Jesus saves us . . . . from ourselves, or sickness, or destructiveness, or satanic powers, or fatalism, or pessimism, or greed, or starvation, or addiction, or emotional scars, or doubt . . . .
Jesus saves us, but he only saves us from _____.

Here's the key: Most people don't know what sin is, and don't care. Our big selling point is that Jesus will save people from their sins. Sin is abstract; make it real! Anyone who thinks about it long enough will admit that they have something that they can't shake. There's something they can't beat. There's something that is spiraling downward in their life, and a they don't know what to do about it. Plenty of them might not be willing to, but what of the one sinner who repents? Find, specifically, the place in the lives of others that plays the role of the spiritual black hole. What is it that is ruining their attempts at living a better life.
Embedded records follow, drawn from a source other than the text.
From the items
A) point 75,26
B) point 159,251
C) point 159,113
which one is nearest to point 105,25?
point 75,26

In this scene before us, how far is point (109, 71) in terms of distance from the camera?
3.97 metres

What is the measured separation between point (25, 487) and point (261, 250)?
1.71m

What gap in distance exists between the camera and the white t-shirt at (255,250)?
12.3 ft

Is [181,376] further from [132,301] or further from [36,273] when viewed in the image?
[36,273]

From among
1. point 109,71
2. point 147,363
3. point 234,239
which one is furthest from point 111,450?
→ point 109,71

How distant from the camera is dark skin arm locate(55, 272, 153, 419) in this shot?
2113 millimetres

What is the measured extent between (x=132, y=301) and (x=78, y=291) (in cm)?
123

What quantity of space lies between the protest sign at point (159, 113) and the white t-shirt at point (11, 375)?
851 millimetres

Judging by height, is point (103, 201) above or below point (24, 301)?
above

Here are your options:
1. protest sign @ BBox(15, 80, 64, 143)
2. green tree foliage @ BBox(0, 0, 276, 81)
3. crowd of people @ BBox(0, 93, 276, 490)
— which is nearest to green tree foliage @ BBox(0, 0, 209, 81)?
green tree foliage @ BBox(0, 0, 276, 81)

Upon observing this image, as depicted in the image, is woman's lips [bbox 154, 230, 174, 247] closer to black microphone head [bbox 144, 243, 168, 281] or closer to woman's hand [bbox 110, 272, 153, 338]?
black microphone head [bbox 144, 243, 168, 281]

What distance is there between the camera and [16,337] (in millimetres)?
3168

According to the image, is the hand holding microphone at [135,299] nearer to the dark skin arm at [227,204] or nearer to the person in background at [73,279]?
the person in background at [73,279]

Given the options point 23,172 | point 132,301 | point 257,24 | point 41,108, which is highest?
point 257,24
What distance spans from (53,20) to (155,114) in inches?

Before we go spouting off some nonsense about salvation from sins, how about we let Jesus save them from their broken marriage? Save them from selfishness. Save them from emptiness.

I've realized this more clearly the past two weeks. Salvation is a process of being delivered from the things that we can't solve on our own. I'm still being saved, praise God. But, my salvation is not merely salvation from my sins (a lovely vague, impersonal term). My salvation is from selfishness, self-hatred, doubt, fear, and ten-thousand other things, all of which are specific and real, and which I am fully aware of. The reason salvation means something to me is that it is attached to negative things that serve to tear my life apart. I value being saved from these things. I think so would most who don't care about religion.

3 Comments:

At 9:25 AM , Blogger Jonathan Storment said...

Yeah Joe, I like that, I am not just saved from some abstract idea, I am delivered from a very present reality. Well said man!

 
At 10:08 AM , Blogger KSullie said...

Yeah Joe, thats pretty awesome. The opportunity you have in that class makes me jealous but you're all over it, I know!
I read something WAY cool today about how God cares about lost things and lostness in general so much...I can tell you about it later...or Leslie can. But, it ties in real well I think with being saved FROM...

 
At 4:54 PM , Anonymous Anonymous said...

hmmmmmm...good stuff Joseph...tengo gusto mucho.